When you are applying for a mortgage, usually the lender will focus on your financial history over the past 2 years. For employees, that means 2 years of personal income tax returns, as well as W-2s and paycheck stubs. If you are self-employed, that changes the usual process a little. For one thing, you probably won’t be able to provide W-2s or paycheck stubs.
Many lenders specialize in working with borrowers who are self-employed. It’s worth your time to shop around for a lender you’re comfortable with, who has done this type of loan before. Be aware that it may take a little longer and involve a bit more paperwork, but mortgages for self-employed people are approved every day.
By the way, you may be surprised to find that you fall into this category. If you are employed by a business that you own 25% or more of, you’re considered self-employed. If you own a construction company equally with your 4 siblings, you own 20% so you’re not considered self-employed. If you own the same company equally with 2 siblings, you own 33% so you’re considered self-employed.
The lender will be concerned with your financial stability, and the financial health of your business. After all, in this situation, if your business fails, you are likely to default on your mortgage, as well. So, the lender will be checking two sets of documents – your personal financial records, as well as your business records.
You’ll need to supply your personal income tax returns for the past two years. If your company is incorporated, you’ll also need to supply two years of income tax returns for the business. The lender will often also request a current balance sheet for the business, as well as a current profit and loss statement.
If your credit is good and you don’t have any other major loans, the lender may simply work with the first two pages of your personal tax returns for the past 2 years. In this case, your financial history is strong enough that they aren’t concerned about the business. However, this is the exception.
The documentation you’ll need to furnish, and the way it’s viewed by the lender, depends on the structure of your business:
– Sole Proprietor
As a sole proprietor of a business, you own the whole thing.

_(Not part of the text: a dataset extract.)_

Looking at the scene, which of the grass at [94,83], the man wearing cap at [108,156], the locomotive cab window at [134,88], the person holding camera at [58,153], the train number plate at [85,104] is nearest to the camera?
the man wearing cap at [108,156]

Your business income and expenses will appear on Schedule C of your personal income taxes. Your taxable income (or net income) is considered your total revenue (or total income) minus expenses.
If your business is set up as a corporation, it’s separate from your personal income. The lender will need to see your corporate tax returns for the past two years, as well as your personal tax returns.
If your company is a partnership, the lender may ask for two years of tax returns from the business. On the other hand, if your credit score is high and your current loans low, again, they may simply work with your personal tax returns.
The amount of documentation necessary can be greatly reduced for those with strong credit scores. Many self employed borrowers, due to their excellent credit, have the ability to state their income, provide limited documentation (3 to 6 months bank statements) or even provide no documentation. As these reduced documentation types add additional risk to the lender, they typically have slightly higher interest rates than full documentation loans.